The summit provided a precious opportunity to connect with others involved in efforts to apply behavioral insights and use evidence to improve social policies and programs, and to both reflect on and celebrate the fruits of this important work. The sessions that most resonated with me were those toward the end of the meetings, when panelists discussed lessons learned and pondered in which direction our efforts and attention should turn next. Several important themes stuck with me, and I share them here with others who did not have the opportunity to attend the meeting:
- The process matters. When practitioners, researchers, and others come together to problem-solve and innovate, it is crucially important to start with—and maintain throughout—a common definition and understanding of the targeted problem. A careful diagnosis, in which all involved share their experiences, perspectives, and assumptions about the problem—and test them together—is indispensable.
- Data are an important resource in several ways. During diagnosis, they help confirm or call into question assumptions, and can also yield new, unexpected insights. Data are also essential in order to maintain an outcomes or results orientation in these collaborations.
- It is important to recognize the value and contributions of all parties involved. Researchers, behavioral experts, and data scientists contribute specialized knowledge and expertise that are essential. However, they must also approach the work with humility and deference to our practitioner partners, who possess the nuanced institutional knowledge and understand both the practical and political constraints.
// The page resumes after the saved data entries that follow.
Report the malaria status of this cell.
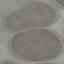

It is uninfected.

Cell patch, automatically extracted from a larger field of view and resized to 64 × 64 pixels. Photographed with a smartphone camera at the microscope eyepiece. Thin blood smear. Giemsa stain.Name the parasite shown.
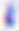

This is Toxoplasma gondii.

Summary:
  - Magnification: 400x
  - Modality: micrographName the parasite shown.
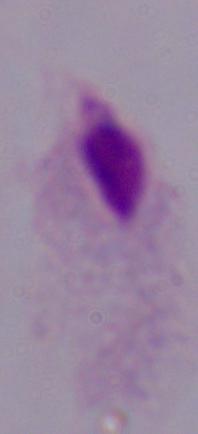

A trichomonad.

Photomicrograph. Captured at 1000x magnification.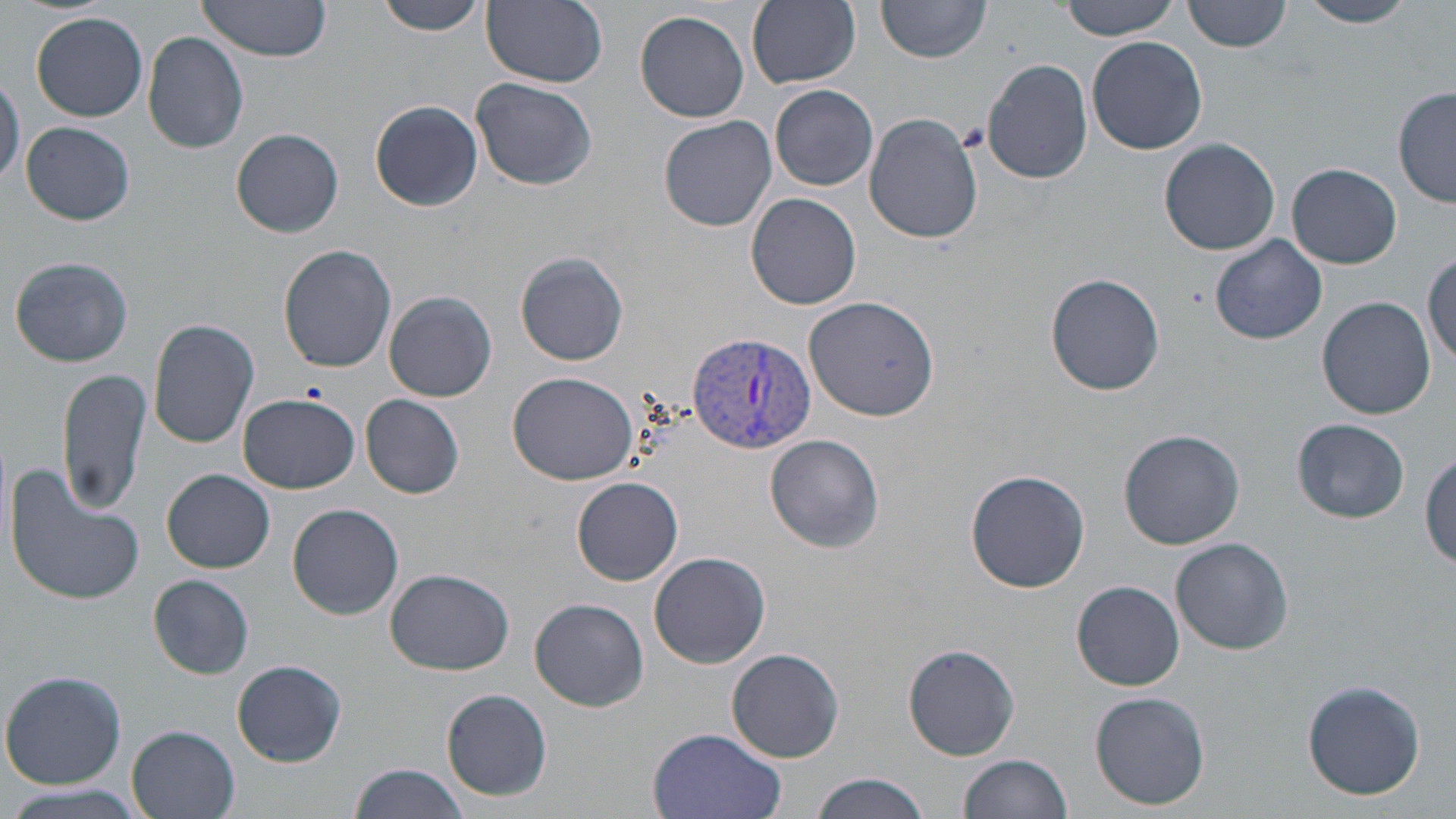
Approximate bounding boxes as (x1, y1, x2, y2) in pixels. Uninfected red blood cell locations: (192, 0, 336, 67), (376, 0, 487, 35), (1059, 0, 1182, 39), (1185, 0, 1291, 53), (1297, 0, 1419, 27), (480, 1, 608, 89), (747, 1, 860, 88), (877, 2, 992, 66), (636, 10, 750, 123), (31, 12, 148, 122), (143, 30, 249, 154), (1087, 35, 1207, 155), (982, 57, 1093, 183), (0, 74, 23, 190), (471, 76, 597, 191), (770, 83, 879, 191), (1395, 88, 1455, 209), (371, 101, 482, 212), (863, 112, 984, 245), (659, 115, 777, 232), (20, 121, 135, 225), (231, 128, 344, 238), (1159, 138, 1282, 255), (1288, 162, 1401, 270), (746, 192, 862, 310), (1210, 234, 1327, 346), (278, 244, 397, 373), (516, 252, 628, 366), (1425, 252, 1456, 366), (9, 256, 134, 367), (1041, 273, 1161, 395), (384, 291, 497, 401), (805, 296, 939, 420), (1317, 297, 1436, 420), (148, 318, 260, 449), (57, 368, 151, 517), (508, 372, 640, 485), (237, 393, 360, 494), (361, 394, 464, 498), (1292, 418, 1410, 524), (1117, 429, 1244, 550), (767, 435, 883, 549), (1423, 450, 1456, 568), (5, 460, 147, 609), (966, 469, 1091, 593), (162, 470, 275, 574), (572, 477, 684, 585), (287, 503, 406, 619), (1171, 537, 1294, 654), (649, 551, 770, 668), (384, 568, 514, 676), (149, 576, 254, 679), (1071, 579, 1185, 691), (531, 597, 648, 712), (904, 644, 1020, 759), (728, 647, 845, 763), (233, 659, 347, 767), (1, 670, 126, 789), (1303, 678, 1427, 801), (442, 689, 551, 802), (1090, 690, 1211, 810), (127, 726, 240, 819), (647, 728, 787, 819), (958, 754, 1074, 819), (350, 762, 472, 819), (810, 773, 934, 819), (0, 780, 151, 819). Platelet locations: (955, 122, 989, 153), (301, 379, 329, 403). Plasmodium vivax-infected red blood cell locations: (689, 333, 819, 455). Slide-level diagnosis: Plasmodium vivax. Thin blood film. May-Grünwald-Giemsa-stained preparation. 1000x magnification. One field of a larger specimen. Image is 1456×819 pixels. Light microscopy.Point out each Plasmodium parasite.
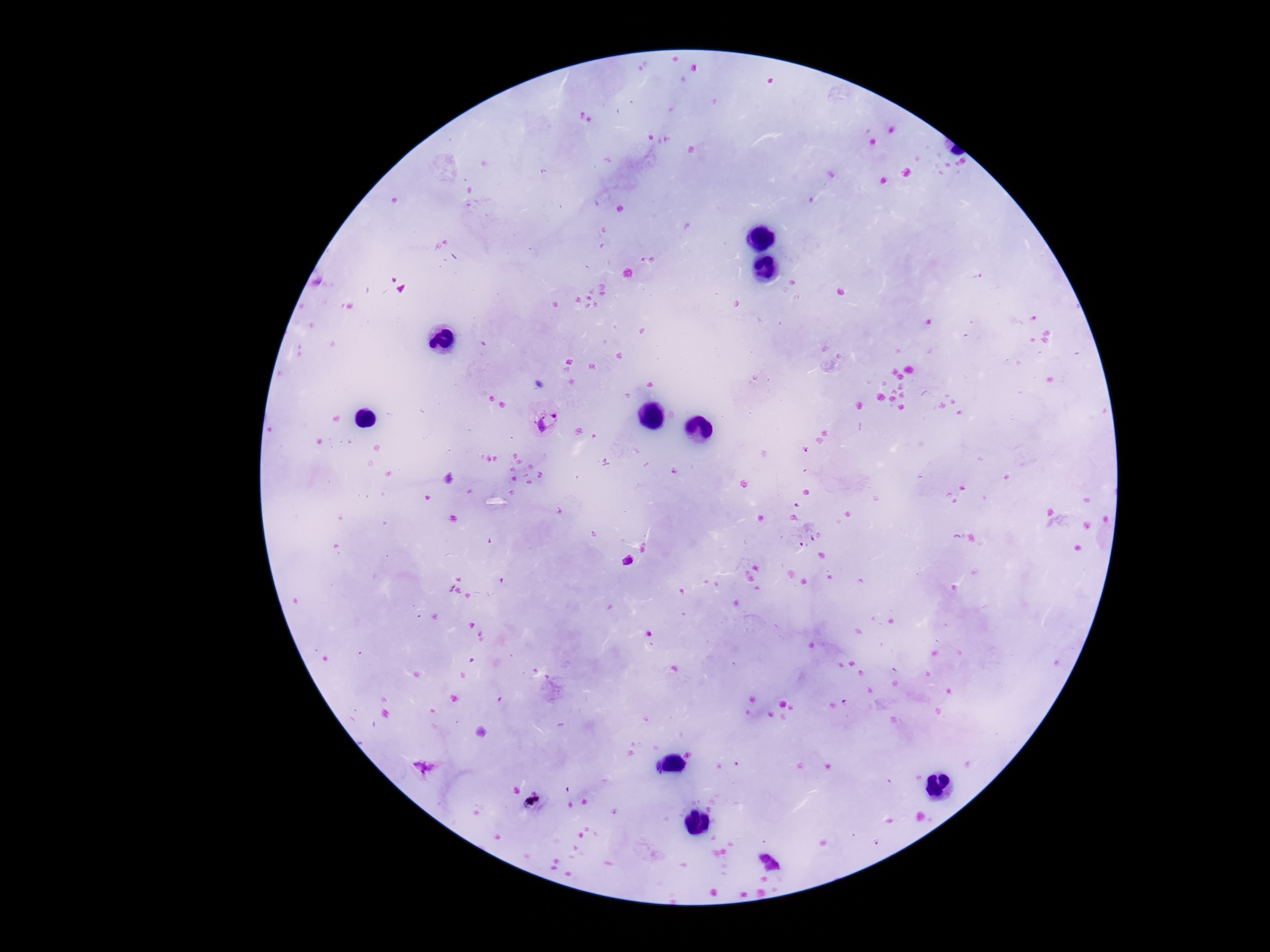

Approximate object centers, in pixels from the top-left corner.
Plasmodium parasites: (x=547, y=420), (x=629, y=561), (x=769, y=862).

Thick blood smear. 100x magnification. Patient malaria status: positive. Giemsa-stained preparation. Photographed through the microscope eyepiece with a smartphone camera. Single field of view. Image is 1270×952 pixels.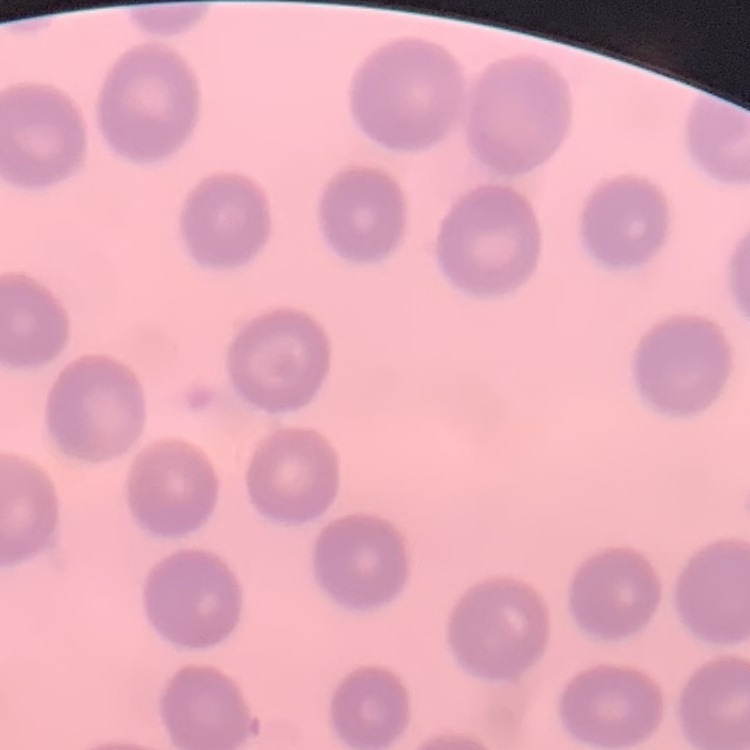

Summary:
  - Red blood cell morphology: no rouleaux formation
  - Stain: Field's or Giemsa
  - Image type: one tile cut from a larger photomicrograph
  - Preparation: thin peripheral smearAssess this cell for malaria.
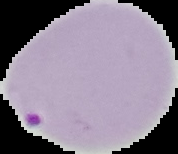
Parasitized.

Summary:
  - Image size: 178×154 pixels
  - Preparation: thin blood film
  - Image type: segmented cell region with the area outside set to blackLocate every Plasmodium parasite.
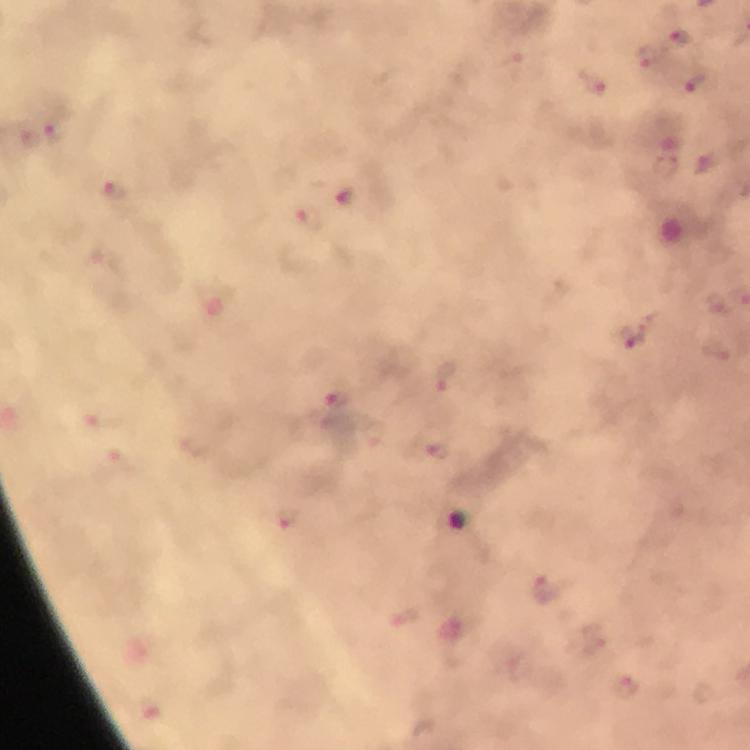
Approximate centers as {x, y} in pixels.
Plasmodium parasites: {680, 38}, {55, 127}, {121, 194}, {311, 218}, {632, 338}, {335, 406}, {626, 686}.

Summary:
  - Image size: 750×750 pixels
  - Stain: Giemsa
  - Capture: smartphone mounted on the microscope
  - Magnification: 100x
  - Preparation: thick smear
  - Cropped from: a single field of view
  - Immersion oil: applied
  - Context: from a diagnostic examination for malaria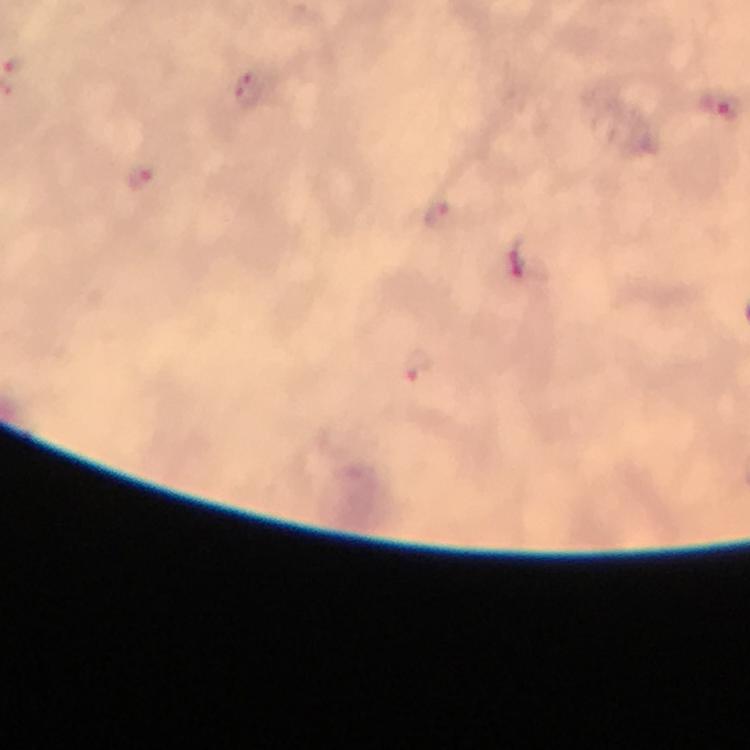 Approximate centers as {x, y} in pixels. Plasmodium parasite locations: {14, 64}, {247, 89}, {719, 106}, {136, 177}, {437, 214}, {517, 265}, {420, 367}. Photographed through the microscope with a smartphone camera. Thick blood smear. Image is 750×750 pixels. Immersion oil was used. Giemsa-stained preparation. 100x magnification. A crop from one field of view. From a malaria diagnostic workup.Identify the parasite.
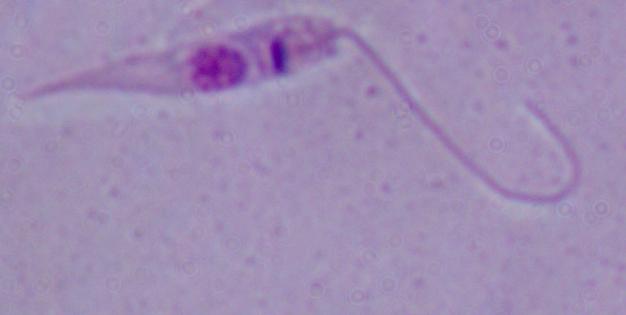

This is Leishmania.

magnification = 1000x
modality = micrograph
- For programs or agencies seeking to engage in these types of efforts for the first time, it can be most productive to focus on a problem or “pain point” on which there is a fair amount of consensus and over which they have substantial control (that is, discretion to modify key elements of the process). This will likely lead them to test program or policy modifications that might improve outcomes at the margins. After having learned the process, however, it is important to remain vigilant for opportunities to apply behavioral insights from the outset. At this early stage, these insights could lead program designers to test very different prescriptions relative to their traditional approaches. For example, if the goal is to get more people to sign up for a beneficial service, program designers may automatically enroll their clients (while still allowing them to opt out), as behavioral research shows that people are more likely to stick with the default option than signing up if it’s presented as an option.
- The context also matters. While behavioral solutions tend to be scalable because they tend to be low-cost and integrated into existing procedures and policies, they are also tailored for a specific target population and programmatic context. For this reason, when seeking to replicate effective strategies with a new target population or in a new context, it might be necessary to engage in the same process of diagnosing, adapting, and testing as when the effective intervention was first developed. This is the only way to ensure that the solution continues to yield the desired results.
- Collectively, we should aim to move beyond nudges. This can be accomplished by identifying “moon shots”—that is, great social challenges on which we’ve failed to make significant progress. It’s also accomplished by establishing groups or efforts to explicitly focus on these high-risk, high-return challenges, coming together within improvement networks and a more formal community of practice, and working to reduce barriers to the expansion and institutionalization of this evidence-based, process-focused, and results-oriented approach to developing more effective policies and social programs.